«Kalashnikov, passamontagna e tè»
3 aprile, catturati e interrogati
«Era il nostro primo giorno in Siria, volevamo tornare a dormire in Turchia. Nel primo pomeriggio, mentre stavamo iniziando a lavorare in un paesino, senza accorgercene abbiamo ripreso una base di Jabhat Al Nusra. Sembrava una palazzina come le altre, e gli uomini non erano vestiti come dei ninja. Sono arrivati in cinque o sei in un pickup e altri in un furgoncino, ci hanno preso i passaporti. Poi è arrivato il capo. Ha detto che eravamo delle spie. Ci ha portati dentro, ci ha divisi e ha parlato con ognuno di noi in una stanza. Lui era sempre incappucciato. Non era muscoloso ma si vedeva ch’era in forma. Parlava in inglese, un buon inglese. Gli ho detto: “Guarda che stai facendo un grosso errore. Cerca i nostri nomi su Internet, vedrai che ti sbagli”. È rimasto zitto, poi è uscito».
4-5 aprile, senza finestra
«Ci hanno bendati e col pickup ci hanno portati in una palazzina in costruzione. Noi tre uomini eravamo in una stanza con tappeti, cuscini, coperte, senza porta e con un foglio di compensato al posto della finestra. Ma la luce filtrava di giorno, e di sera arrivava da una candela accesa in corridoio. Susan era in una stanza vicina, sentivamo la voce, in inglese, non parla l’arabo. Le guardie si davano il turno, col kalashnikov al collo. Portavano tonno, hummus, cetrioli, pomodori da mangiare, l’acqua quando la chiedevamo e il tè quando lo facevano per sé. Chiaramente l’ordine era: trattateli bene. C’era un bagno nel corridoio, chiamavamo la guardia: “Shebab”. Aspettava fuori. Dopo due giorni è venuto il capo, era molto più pacato. Ha detto: «I’m sorry, abbiamo visto che siete giornalisti».
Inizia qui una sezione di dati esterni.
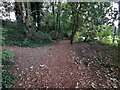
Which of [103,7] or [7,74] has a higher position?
[103,7]

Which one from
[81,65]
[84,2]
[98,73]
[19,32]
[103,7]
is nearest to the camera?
[98,73]

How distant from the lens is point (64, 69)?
3646 millimetres

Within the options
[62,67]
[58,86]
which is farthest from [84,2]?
[58,86]

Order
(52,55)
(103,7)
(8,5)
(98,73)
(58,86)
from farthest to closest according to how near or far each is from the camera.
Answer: (8,5) → (103,7) → (52,55) → (98,73) → (58,86)

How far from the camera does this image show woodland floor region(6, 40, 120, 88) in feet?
10.5

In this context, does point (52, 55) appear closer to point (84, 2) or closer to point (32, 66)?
point (32, 66)

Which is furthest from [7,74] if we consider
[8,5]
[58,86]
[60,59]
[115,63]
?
[8,5]

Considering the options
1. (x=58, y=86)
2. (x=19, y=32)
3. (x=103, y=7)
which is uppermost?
(x=103, y=7)

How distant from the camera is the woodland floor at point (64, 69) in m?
3.21

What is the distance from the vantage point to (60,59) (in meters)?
4.10

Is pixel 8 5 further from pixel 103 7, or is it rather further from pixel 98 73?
pixel 98 73

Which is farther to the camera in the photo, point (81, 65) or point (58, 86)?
point (81, 65)

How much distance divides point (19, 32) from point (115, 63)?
3229 mm

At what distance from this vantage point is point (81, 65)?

7-8 aprile, discorsi di religione
«Hanno portato noi tre in una base, Susan invece in una casa. Dalla nostra stanza passavano molti combattenti, anche a volto scoperto. Volevano parlare di religione, del cristianesimo, del Corano. Mi sono rimasti impressi, così giovani, ma comunque votati alla causa della liberazione della Siria, credenti e combattenti. Tutti islamici».
13 aprile, la liberazione
Il capo è arrivato e ha detto: «Ok vi mando via». Ci ha tenuto a dire che non avevano chiesto alcun riscatto: “Non siamo dei banditi”. Le telecamere, le macchine fotografiche, il satellitare li hanno tenuti».